Dr. Lewin will examine the intersection between education, technology and religion by considering what kinds of human improvement are ethically justified, and how they are justified. Dr. Lewin observes that within discussions of technological human enhancement, ethical questions can’t be restricted to the ends of human improvement, as though the means to those ends are neutral. Rather, there is an ethical demand for both a vision of what it means to be human, and how that vision should be realised. General notions of improvement or enhancement suggest an ethical discontinuity between acceptable and unacceptable means of improvement: conventional forms of human enhancement, specifically through education are considered ethically acceptable, even demanded, while unconventional means of human enhancement, for instance, drugs, gene therapies or neural implants, are often considered ethically problematic or unacceptable. Dr. Lewin will explore the ethical continuities and discontinuities between conventional and unconventional forms of enhancement asking how, in the end, we can make a distinction between what we regard as conventional or unconventional in the field of enhancement, and whether the means of enhancement could ever be regarded as neutrally serving ethical ends. The implication that means of enhancement carry with them ethical demands is elaborated in relation to human flourishing through educational formation. Thus, Dr. Lewin will show that our educational traditions offer important insights into how human flourishing can be realised.

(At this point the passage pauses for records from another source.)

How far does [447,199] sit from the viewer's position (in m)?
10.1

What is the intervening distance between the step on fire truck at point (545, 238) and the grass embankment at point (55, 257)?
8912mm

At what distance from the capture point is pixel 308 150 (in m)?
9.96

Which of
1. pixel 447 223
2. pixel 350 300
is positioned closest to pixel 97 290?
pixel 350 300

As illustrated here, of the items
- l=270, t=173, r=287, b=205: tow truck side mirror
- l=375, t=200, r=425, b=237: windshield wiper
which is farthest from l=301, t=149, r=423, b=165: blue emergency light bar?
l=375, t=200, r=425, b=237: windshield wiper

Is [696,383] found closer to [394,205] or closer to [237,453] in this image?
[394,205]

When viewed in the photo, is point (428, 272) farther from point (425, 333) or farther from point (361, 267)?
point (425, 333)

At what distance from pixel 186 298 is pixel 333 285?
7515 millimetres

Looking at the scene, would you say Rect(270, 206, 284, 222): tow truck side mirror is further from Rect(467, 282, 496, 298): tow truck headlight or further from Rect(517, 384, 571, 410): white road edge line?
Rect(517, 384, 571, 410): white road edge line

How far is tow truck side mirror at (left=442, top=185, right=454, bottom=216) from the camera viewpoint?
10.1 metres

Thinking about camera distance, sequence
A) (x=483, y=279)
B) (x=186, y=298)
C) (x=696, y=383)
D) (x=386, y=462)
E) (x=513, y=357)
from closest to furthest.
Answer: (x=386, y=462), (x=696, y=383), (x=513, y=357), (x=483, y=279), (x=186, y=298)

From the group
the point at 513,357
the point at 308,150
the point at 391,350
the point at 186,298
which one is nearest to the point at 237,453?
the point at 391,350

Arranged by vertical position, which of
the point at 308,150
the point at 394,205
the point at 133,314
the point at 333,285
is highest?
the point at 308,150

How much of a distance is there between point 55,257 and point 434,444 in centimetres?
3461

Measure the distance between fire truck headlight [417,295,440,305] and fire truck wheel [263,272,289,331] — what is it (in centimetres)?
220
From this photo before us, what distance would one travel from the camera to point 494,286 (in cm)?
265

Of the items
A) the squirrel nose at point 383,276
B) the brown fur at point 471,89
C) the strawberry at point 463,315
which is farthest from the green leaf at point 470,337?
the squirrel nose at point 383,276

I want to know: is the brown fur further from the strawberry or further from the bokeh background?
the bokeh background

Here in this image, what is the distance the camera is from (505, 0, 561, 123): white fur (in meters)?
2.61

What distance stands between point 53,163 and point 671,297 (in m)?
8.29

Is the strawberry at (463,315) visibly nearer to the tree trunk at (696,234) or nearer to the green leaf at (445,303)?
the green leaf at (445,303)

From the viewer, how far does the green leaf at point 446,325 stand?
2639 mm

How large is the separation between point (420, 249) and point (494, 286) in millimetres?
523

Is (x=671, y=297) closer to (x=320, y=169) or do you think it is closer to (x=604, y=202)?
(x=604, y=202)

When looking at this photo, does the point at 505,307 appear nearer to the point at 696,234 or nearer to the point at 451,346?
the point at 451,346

Dr. David Lewin is Senior Lecturer in Philosophy of Education at Strathclyde University. His research focuses on the intersections between philosophy of education, philosophy of religion and philosophy of technology. He is author of Technology and the Philosophy of Religion (Cambridge Scholars 2011) and has co-edited (with Todd Mei) From Ricoeur to Action: the Socio-Political Significance of Ricoeur’s Thinking (Continuum 2012) and (with Alexandre Guilherme and Morgan White) New Perspectives in Philosophy of Education (Bloomsbury 2014) as well as numerous articles and chapters. He has recently published Educational Philosophy for a Post-secular Age (Routledge 2016) and co-edited (with Simon Podmore and Duane Williams) Mystical Theology and Continental Philosophy: Interchange in the Wake of God(Routledge 2017).